* **Goal of the exercise**:
Arrange everything from the line containing "What is the estimated" down to the end of the records as a Markdown table with two columns, Number and Content, where each row holds one line and its sequence number. Omit blank lines and leave the pictures out.

___ Data

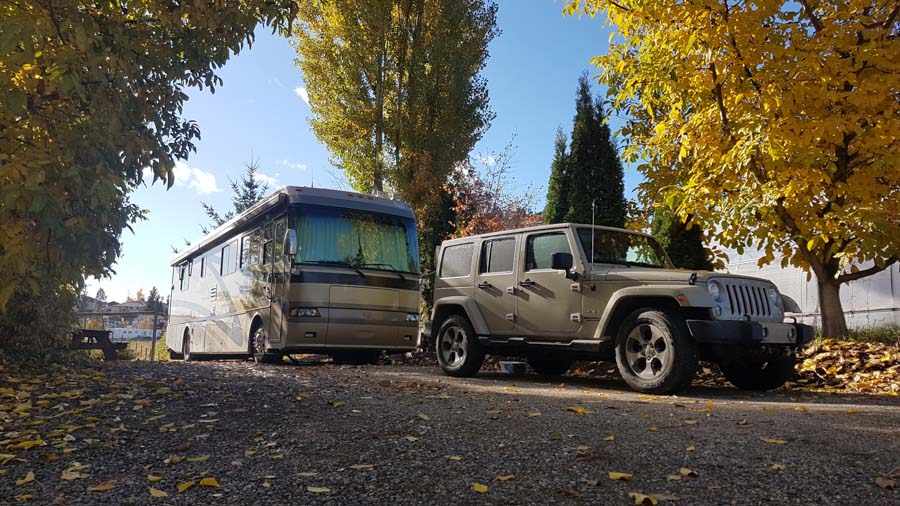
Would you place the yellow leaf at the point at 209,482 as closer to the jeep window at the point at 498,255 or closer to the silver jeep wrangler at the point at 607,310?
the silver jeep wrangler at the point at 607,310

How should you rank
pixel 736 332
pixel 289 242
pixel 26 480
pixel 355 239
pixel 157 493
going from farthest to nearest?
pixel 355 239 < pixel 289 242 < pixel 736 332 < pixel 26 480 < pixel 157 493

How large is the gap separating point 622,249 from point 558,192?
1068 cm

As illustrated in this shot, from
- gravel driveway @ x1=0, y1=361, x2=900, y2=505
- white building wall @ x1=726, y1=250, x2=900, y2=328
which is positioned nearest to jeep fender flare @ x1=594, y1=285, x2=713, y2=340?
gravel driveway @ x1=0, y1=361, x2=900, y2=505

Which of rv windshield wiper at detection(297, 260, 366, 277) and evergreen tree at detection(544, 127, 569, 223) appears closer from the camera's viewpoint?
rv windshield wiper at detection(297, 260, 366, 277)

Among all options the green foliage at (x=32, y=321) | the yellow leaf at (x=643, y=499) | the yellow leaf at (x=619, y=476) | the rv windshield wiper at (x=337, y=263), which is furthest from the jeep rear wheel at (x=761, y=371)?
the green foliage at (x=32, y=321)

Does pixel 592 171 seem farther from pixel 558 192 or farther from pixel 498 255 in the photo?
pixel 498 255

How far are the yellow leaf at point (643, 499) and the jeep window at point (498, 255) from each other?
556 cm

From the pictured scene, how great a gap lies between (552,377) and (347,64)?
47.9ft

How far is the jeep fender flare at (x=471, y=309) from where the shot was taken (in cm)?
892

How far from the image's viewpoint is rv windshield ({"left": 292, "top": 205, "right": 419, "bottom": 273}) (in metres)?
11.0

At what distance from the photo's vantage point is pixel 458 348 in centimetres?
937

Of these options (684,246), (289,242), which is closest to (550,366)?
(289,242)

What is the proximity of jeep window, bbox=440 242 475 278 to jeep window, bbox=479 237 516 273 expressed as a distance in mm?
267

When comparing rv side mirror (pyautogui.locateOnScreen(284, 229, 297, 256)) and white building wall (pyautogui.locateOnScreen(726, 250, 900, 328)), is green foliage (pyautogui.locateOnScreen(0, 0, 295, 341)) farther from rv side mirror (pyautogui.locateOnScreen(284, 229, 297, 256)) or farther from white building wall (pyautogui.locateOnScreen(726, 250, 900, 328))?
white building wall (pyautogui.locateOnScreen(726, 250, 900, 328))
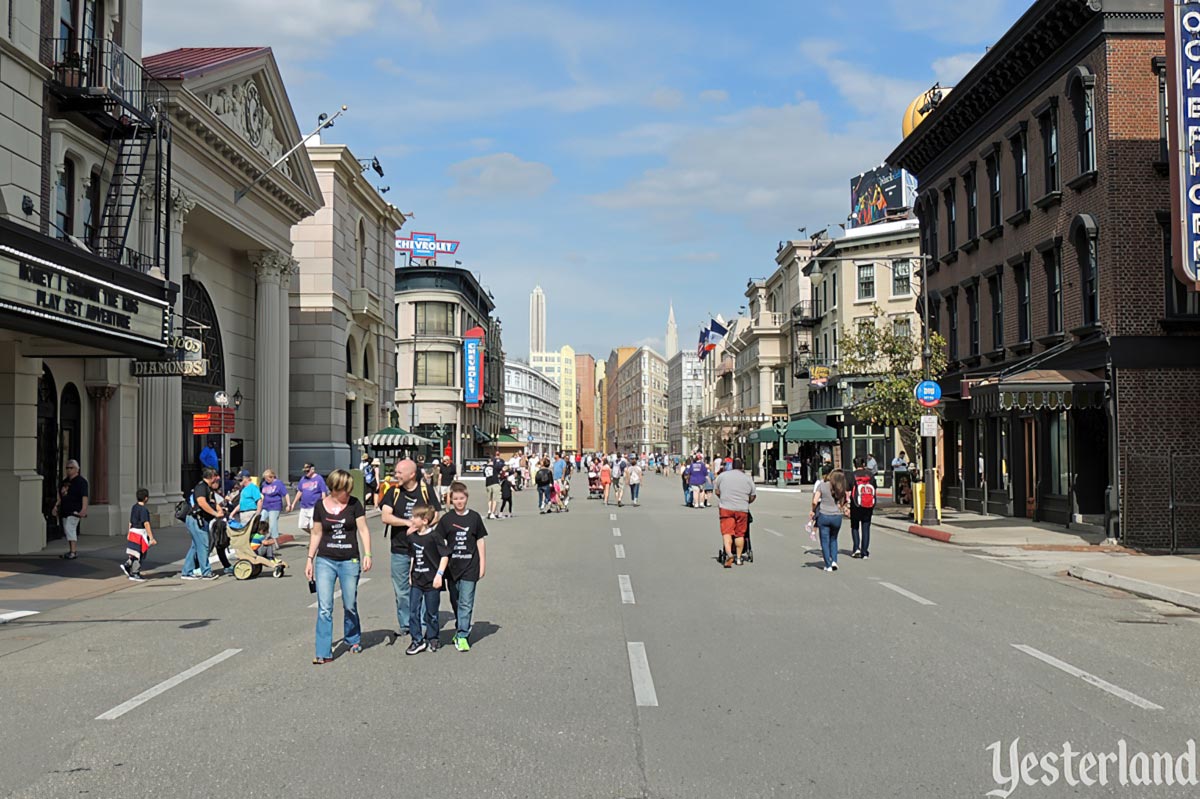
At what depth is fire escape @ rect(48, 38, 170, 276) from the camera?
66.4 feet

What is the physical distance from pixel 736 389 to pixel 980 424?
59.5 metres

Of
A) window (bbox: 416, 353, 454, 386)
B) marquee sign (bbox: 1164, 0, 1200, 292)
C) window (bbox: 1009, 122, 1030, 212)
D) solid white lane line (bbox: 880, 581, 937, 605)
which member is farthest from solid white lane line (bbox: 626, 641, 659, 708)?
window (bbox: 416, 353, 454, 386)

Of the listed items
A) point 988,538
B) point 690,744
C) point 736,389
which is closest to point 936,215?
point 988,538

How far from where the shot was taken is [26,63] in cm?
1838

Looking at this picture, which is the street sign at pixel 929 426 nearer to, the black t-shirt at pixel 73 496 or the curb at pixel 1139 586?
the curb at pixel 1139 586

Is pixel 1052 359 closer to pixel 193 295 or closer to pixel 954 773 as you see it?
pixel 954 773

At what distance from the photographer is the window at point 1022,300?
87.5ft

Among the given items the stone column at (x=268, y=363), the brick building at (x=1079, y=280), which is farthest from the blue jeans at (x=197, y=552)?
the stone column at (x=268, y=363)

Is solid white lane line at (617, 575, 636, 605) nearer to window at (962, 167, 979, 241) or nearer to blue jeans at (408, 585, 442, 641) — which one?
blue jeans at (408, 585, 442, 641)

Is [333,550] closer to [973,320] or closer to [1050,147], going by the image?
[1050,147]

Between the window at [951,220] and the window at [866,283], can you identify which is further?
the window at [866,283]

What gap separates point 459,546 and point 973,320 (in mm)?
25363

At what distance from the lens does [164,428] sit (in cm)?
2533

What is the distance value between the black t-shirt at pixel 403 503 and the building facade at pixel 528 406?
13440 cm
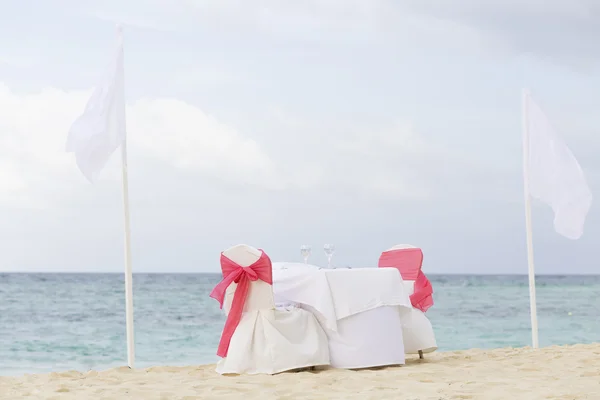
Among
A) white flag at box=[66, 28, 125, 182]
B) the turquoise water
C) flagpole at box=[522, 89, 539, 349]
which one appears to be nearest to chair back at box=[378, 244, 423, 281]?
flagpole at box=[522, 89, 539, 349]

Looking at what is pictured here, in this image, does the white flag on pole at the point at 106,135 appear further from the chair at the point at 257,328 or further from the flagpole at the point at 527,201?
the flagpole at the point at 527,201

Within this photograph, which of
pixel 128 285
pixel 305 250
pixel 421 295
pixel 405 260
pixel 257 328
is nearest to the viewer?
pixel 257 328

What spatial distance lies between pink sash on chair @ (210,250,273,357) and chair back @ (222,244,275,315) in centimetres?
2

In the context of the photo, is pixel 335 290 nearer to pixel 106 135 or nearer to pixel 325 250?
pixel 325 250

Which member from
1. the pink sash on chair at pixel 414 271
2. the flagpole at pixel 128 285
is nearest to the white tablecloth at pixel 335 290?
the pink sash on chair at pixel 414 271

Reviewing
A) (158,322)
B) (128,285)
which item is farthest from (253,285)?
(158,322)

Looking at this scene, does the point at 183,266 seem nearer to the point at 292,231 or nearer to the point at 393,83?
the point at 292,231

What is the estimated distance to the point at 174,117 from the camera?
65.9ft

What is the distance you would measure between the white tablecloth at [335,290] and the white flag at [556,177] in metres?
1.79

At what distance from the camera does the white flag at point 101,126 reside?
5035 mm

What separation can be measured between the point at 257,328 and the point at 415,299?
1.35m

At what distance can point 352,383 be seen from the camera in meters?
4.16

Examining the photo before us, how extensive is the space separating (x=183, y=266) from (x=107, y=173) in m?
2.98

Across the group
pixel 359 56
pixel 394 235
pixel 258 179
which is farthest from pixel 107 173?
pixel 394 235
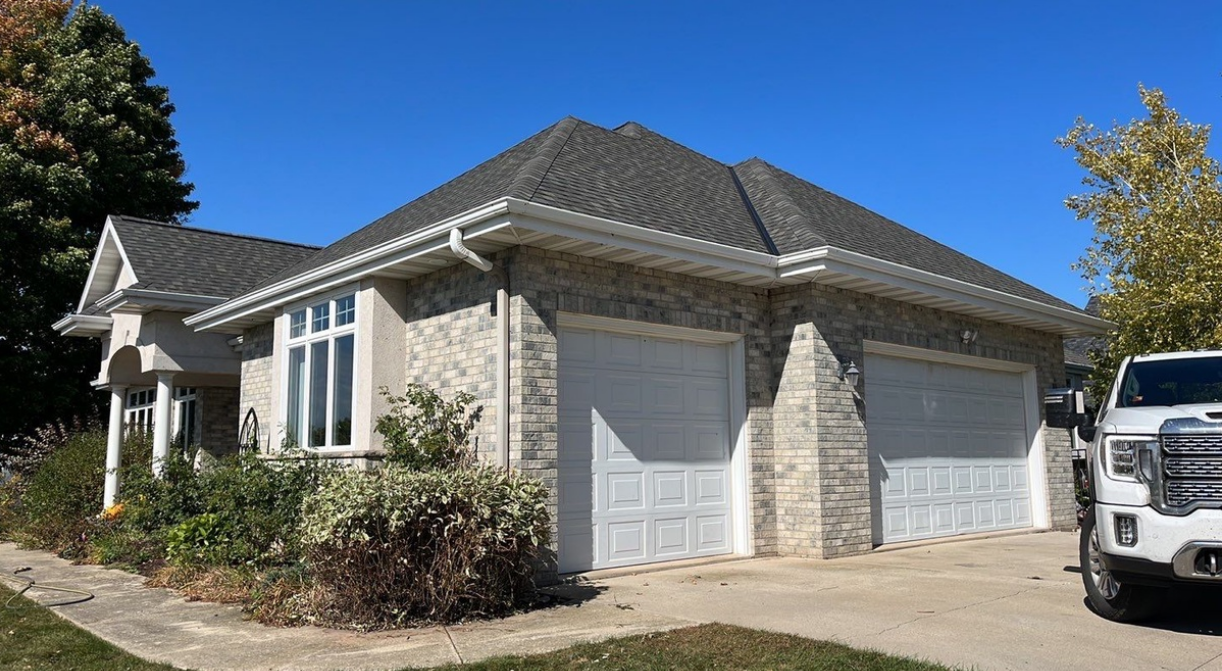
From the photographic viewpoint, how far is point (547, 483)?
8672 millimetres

______

* **Solution for this problem**:
| Number | Content |
|---|---|
| 1 | What is the estimated distance to the point at 174,117 from the camera? |
| 2 | 65.9ft |
| 3 | What is the distance you would measure between the white tablecloth at [335,290] and the white flag at [556,177] in metres? |
| 4 | 1.79 |
| 5 | At what distance from the camera does the white flag at point 101,126 reside? |
| 6 | 5035 mm |
| 7 | What separation can be measured between the point at 257,328 and the point at 415,299? |
| 8 | 1.35m |
| 9 | At what distance can point 352,383 be seen from the camera in meters? |
| 10 | 4.16 |
| 11 | Examining the photo before us, how extensive is the space separating (x=183, y=266) from (x=107, y=173) in m? |
| 12 | 2.98 |
| 13 | Across the group |
| 14 | pixel 359 56 |
| 15 | pixel 394 235 |
| 16 | pixel 258 179 |
| 17 | which is farthest from pixel 107 173? |
| 18 | pixel 394 235 |
| 19 | From the photographic viewpoint, how far is point (547, 483)? |
| 20 | 8672 millimetres |